She inspected me. “You going to put your boots on or are you going to lay track in your bare feet?”

I rushed back upstairs to collect my boots. Along the way, I reflected I had always been taught that to discover a truth was an end in itself, that only goodness and virtue could result. But now, for the first time in the entire history of my life, I had discovered a truth, or thought I had, and even though I knew it was probably an important one, I didn’t have a clue as to what it meant.

Was it possible,
I wondered,
that there were truths that meant nothing?

Questions, answers, lies, truth: In Coalwood, it was sometimes hard to tell one from the other.

30

COALWOOD BUSINESS

O
N MY
march up the road to the mine that morning, I saw Mrs. Dooley at the fence and went over to have a word. “Did Doc Hale set Mr. Dooley’s arm?” I asked.

She took a drag on her cigarette and regarded me with tight eyes. “Yes,” she said, blowing smoke above my head.

“Why?”

“Doc Lassiter was busy.”

“Doing what?”

“What difference does it make?”

“I don’t know.”

“Then why ask?”

I voiced the suspicions that had been slowly forming in my mind. “Did somebody deliberately hurt Mr. Dooley? Is that why you went to Doc Hale? Because he would keep it quiet, where Doc Lassiter would make a report?”

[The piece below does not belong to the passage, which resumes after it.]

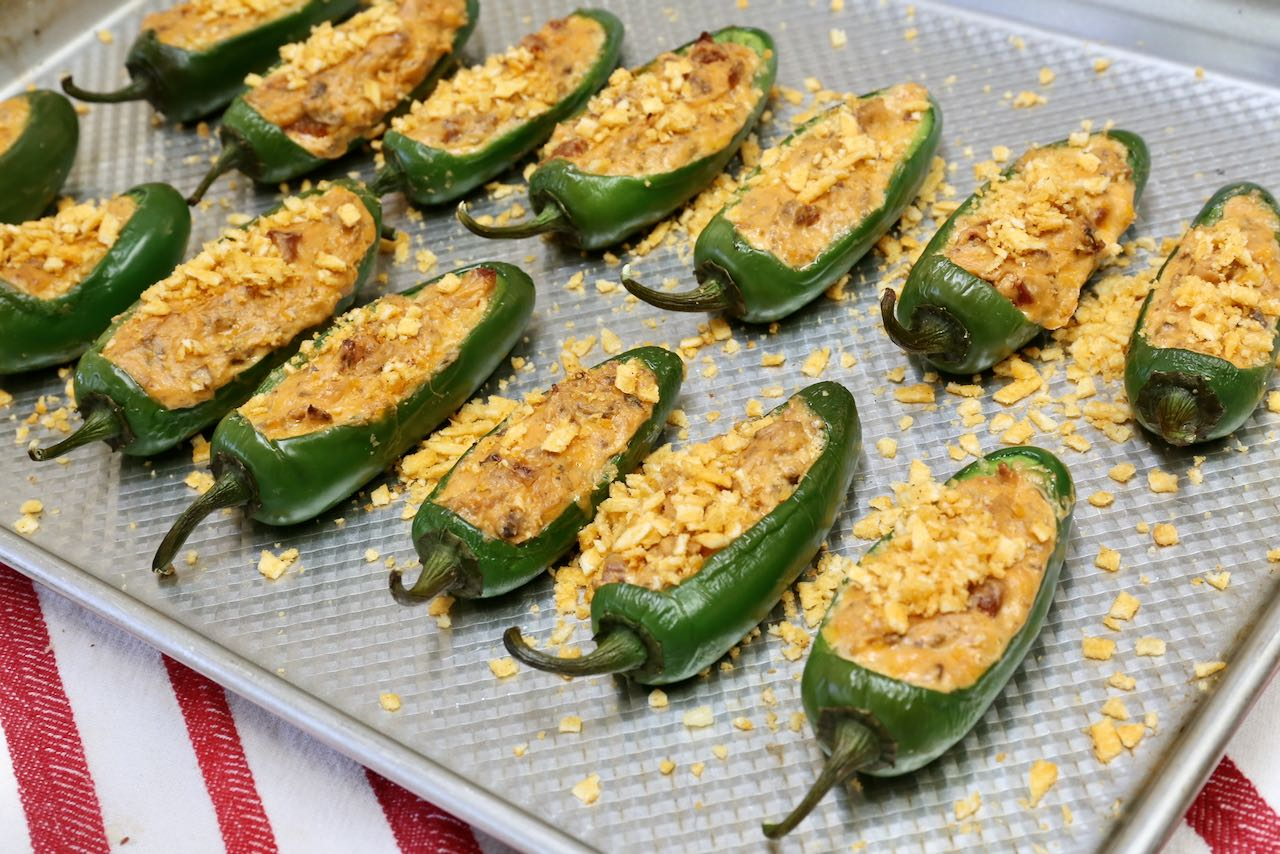 Bake Keto Jalapeno Poppers until bubbling and top with smoky hickory sticks.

“All this is Coalwood business, Sonny,” she answered. “Let the adults handle it.”

“Did somebody hurt Nate?”

“Coalwood business.”

“Are you afraid of the man who hurt him?”

“Coalwood business.”

“My dad told me the same thing yesterday about his trial.”

“Then you should listen to him,” she said, and left the fence and went inside.

On one of our runs to pick up a tie, I told Bobby of my suspicions. “Coalwood people have always looked at Doc Hale as the emergency backup to Doc Lassiter,” he said. “He was probably out on a call and Mrs. Dooley just naturally went where she could.”

“Then why didn’t she just tell me that?” I said, picking up one end of the tie.

“Ask Doc Hale,” Bobby said, picking up the other end.

“He’s gone to Florida,” I said as we raced back, ducking the low roof.

“Okay. Ask Doc Lassiter,” Bobby said, grunting as he nearly tripped in the gob. “I’m sure he knows what happened.”

“I did the night we got sworn into the union,” I answered, wincing as a splinter from the tie jabbed through my glove. “He said he didn’t do it, then walked away. Anyway, he’s out of town until after miners’ vacation.”

We threw the tie down and stood for a moment, panting. “Then I’d say you’re out of luck,” Bobby observed succinctly.

“I guess I am,” I agreed, taking my glove off and sucking on my wounded finger. The splinter was still in it. I nipped it with my teeth and drew it out. “But I don’t like it,” I said, then spat the bloody splinter out. “God bless it, that hurt!”

“Don’t take the Lord’s name in vain in the mine!” Johnny yelled from down the track where he was working to level the new ties. “Stop jawing and get to work!”

We picked up our pry bars and starting popping out spikes. “You’re lucky I’m around this summer to help you through all your problems,” Bobby said amid the squawk of the spikes being drawn.

“It’s kind of funny,” I said, “but I’m trying to figure out how you’ve helped me, and I’m blamed if I can come up with anything.”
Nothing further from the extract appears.